Woodland Cemetery also has the highest point in Dayton where visitors can get a view of the city's skyline from the east.


This year begins my third year for volunteering with the MetroParks. I sign up to work at the downtown parks working in the gardens. This year the volunteering opened up earlier than the past two years. Dayton is hosting the Spring 2025 NATO Parliamentary Assembly May 23-26 and a little extra time is needed to get these parks in tip top shape for all these visitors. This downtown view is from Deeds Point. The tower to the right is one of the five fountains that shoots water at the confluence of the Great Miami and Mad Rivers.

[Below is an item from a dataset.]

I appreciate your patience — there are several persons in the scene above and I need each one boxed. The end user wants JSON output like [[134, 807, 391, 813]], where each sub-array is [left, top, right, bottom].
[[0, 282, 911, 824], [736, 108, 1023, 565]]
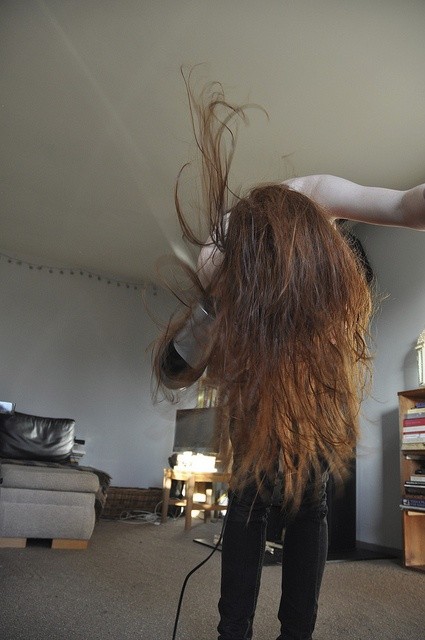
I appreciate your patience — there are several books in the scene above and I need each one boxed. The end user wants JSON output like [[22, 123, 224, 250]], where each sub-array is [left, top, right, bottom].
[[399, 470, 424, 516], [398, 403, 425, 452]]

And last, do you remember doing this? What a way to get the last word in!


Tuesday, April 1, 2025

national poetry month and april fools

April is National Poetry Month, an annual celebration launched in 1996 by the Academy of American Poets to increase awareness and appreciation of poetry. Every Tuesday for this month and perhaps some other days, too, I will share a poem to make you think and wonder, and hopefully give you a smile through this form of literary art.


Refugees

by Brian Bilston

They have no need of our help

So do not tell me

These haggard faces could belong to you or I

Should life have dealt a different hand

We need to see them for who they really are

Chancers and scroungers

Layabouts and loungers

With bombs up their sleeves

Cut-throats and thieves

They are not

Welcome here

We should make them

Go back to where they came from

They cannot

Share our food

Share our homes

Share our countries

Instead let us

Build a wall to keep them out

It is not okay to say

These are people just like us

A place should only belong to those who are born there

Do not be so stupid to think that

The world can be looked at another way

 

(Now read from bottom to top.)



I'll bet that when you were about halfway through this poem you thought, "Wow. Why would she share a poem like this? Is she really one of those cold hearted people?"  


Then you read the poem again, from the bottom up, and you think, Wow! How did Brian Bilston pull this off?"


Reverse poetry is a poem that can be read forwards (top to bottom) and have one meaning, but can also be read backwards (bottom to top) and have a different meaning. One poem offering two perspectives is very powerful.